Friday, July 30, 2010

Dry Lines and Long Leaders

This past week I visited some of my local stillwaters.  The weather was hot and muggy, trout are beginning to slow down and go deep.  Our lakes are hovering at a surface temperature of 70F.  Right on the boundary for safe survival for stillwater trout.  As water temperature increases its ability to hold oxygen decreases.  Trout become lethargic and if hooked often become stressed and unable to recover.  It is time to consider rivers or targeting species such that are tolerant of higher water temperatures.  Until the water temperatures drop I will be choosing one of the two considerations I mentioned.

On one of the stillwaters I visited I expected trout to be deep and would need coaxing to the fly.  I believed they would chase an active fly, depth and retrieve speed would be my keys to success.  I focused on the windward shore as the lee shore would have the warmer water pushed into it by the stiff breeze that was blowing that day.  A degree or two can make all the difference.

Pond Rainbow
(Courtesy of Nick Sliwkanich)

I opted for perhaps my favorite presentation method, a floating line and long leader to work up the gradual slope I was fishing.  I anchored in 15 feet of water and cast into 20 plus feet of water.  My sounder was invaluable in telling me not only the depth I was anchored but the depth my flies would be working through and the bottom slope.  In these situations I would be blind without the information my sounder provides.

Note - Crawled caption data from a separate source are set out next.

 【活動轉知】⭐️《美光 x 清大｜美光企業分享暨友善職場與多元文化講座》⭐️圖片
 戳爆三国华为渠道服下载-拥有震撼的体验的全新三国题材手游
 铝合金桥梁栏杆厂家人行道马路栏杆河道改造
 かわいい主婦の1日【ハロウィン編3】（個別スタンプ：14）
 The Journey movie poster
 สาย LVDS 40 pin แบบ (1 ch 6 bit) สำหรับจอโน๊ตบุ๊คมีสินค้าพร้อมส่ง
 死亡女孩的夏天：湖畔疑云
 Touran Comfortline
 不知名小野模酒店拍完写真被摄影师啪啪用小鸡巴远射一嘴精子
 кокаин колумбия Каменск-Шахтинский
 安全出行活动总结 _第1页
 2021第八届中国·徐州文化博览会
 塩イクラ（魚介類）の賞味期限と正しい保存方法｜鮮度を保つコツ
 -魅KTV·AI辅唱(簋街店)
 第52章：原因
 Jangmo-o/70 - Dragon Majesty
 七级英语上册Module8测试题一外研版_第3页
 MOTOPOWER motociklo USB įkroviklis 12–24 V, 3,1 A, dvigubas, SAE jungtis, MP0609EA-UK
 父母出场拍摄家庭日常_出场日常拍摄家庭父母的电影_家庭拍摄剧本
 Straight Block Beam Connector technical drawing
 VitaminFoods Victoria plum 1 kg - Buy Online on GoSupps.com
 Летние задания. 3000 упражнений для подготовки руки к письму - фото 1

Using my 4 weight 10 foot Helios and Rio Indicator line I began with roughly 2-feet of .020” butt material Nail Knotted directly to my fly line.  From there I added a 2X 12-foot tapered leader via a Blood knot.  I added approximately 3-feet of 2x tippet via Triple Surgeons knot.  Using an improved clinch knot I attached a #12 black barrel swivel.  .  To the bottom end of the barrel swivel I added another 4-5 feet of 2X Flouroflex Plus tippet.  Barrel swivels add an inline weight, help reduce leader twist and when using fluorocarbon tippets as I often do eliminate any knot concerns with nylon leader material as the two never meet.  My total leader length from fly line to bottom fly was approximately 21 feet.  I placed a balanced Sparkle Leech on the point and a #12 black and Red Ice Cream Cone on a 10-inch Looped Tippet or Sliding dropper just above the barrel swivel.

Floating lines, long leaders are a personal favorite!
(Photo Courtesy of Brian Wiebe)

The thicker butt section and butt section of the tapered leader helps in part turn long leaders over.  Your casting stroke needs a degree of modification.  Break your wrist slightly to open the casting loop.  Tight loops are a recipe for nasty tangles.  Allow the fly line to completely roll out on the back cast and maintain a smooth powerful casting stroke.  Only cast what you comfortably can, avoid the urge to cast across the planet!  If possible allow the line to shoot to the reel or pinch the line tight to slingshot the flies and leader over.  As the flies land look for three distinct separate splashes of the flies and swivel.  If the splash down is concentrated strip the line in and see if there is a tangle.  Deal with tangles early and they can often be addressed repeated casting leads to frustration and exponential leader and tippet consumption.

Once the flies had landed I counted my flies down using my watch, 30 seconds is a standard starting point.  I then began a painstakingly slow retrieve.  I want to ‘drag’ the fly line across the surface without causing a disturbance.  When you think you are slow enough cut the pace in half again and you should be in the game.  Make sure there is no slack in the fly line.  If you go too fast your flies no longer track horizontally but rather track toward the surface out of the depth zone the fish are holding.

Presentation depth and retrieve speed are critical to stillwater success
(Photo Courtesy of Brian Wiebe)

Watch the line for signs of a take.  Takes with this method are often seen before they are felt.  Most of my takes felt like a dragging sensation as though the leader was being pulled through a phone book.  A smooth rod raise drives the hook home.  Fish are typically hooked in the upper lip, top dead center.  All my takes in deeper water were to the balanced leech.  As the flies worked up the slope at the end of the cast the chironomid became the fly of choice.  I pumped one fish and it had about 15 chironomid and Chaoborus pupa along with one lone caddis adult.  A sure sign fish were feeding predominately at depth.

A throat sample confirms the presentation method

This method once mastered is deadly and extremely versatile.  I managed well over 10 fish in roughly four hours of fishing.  I use it for chironomid pupa and larva, caddis pupa, mayfly nymphs, damsel nymphs, and leeches.  Give it floating lines and long leaders a try it is a deadly versatile method.  And quite addictive too!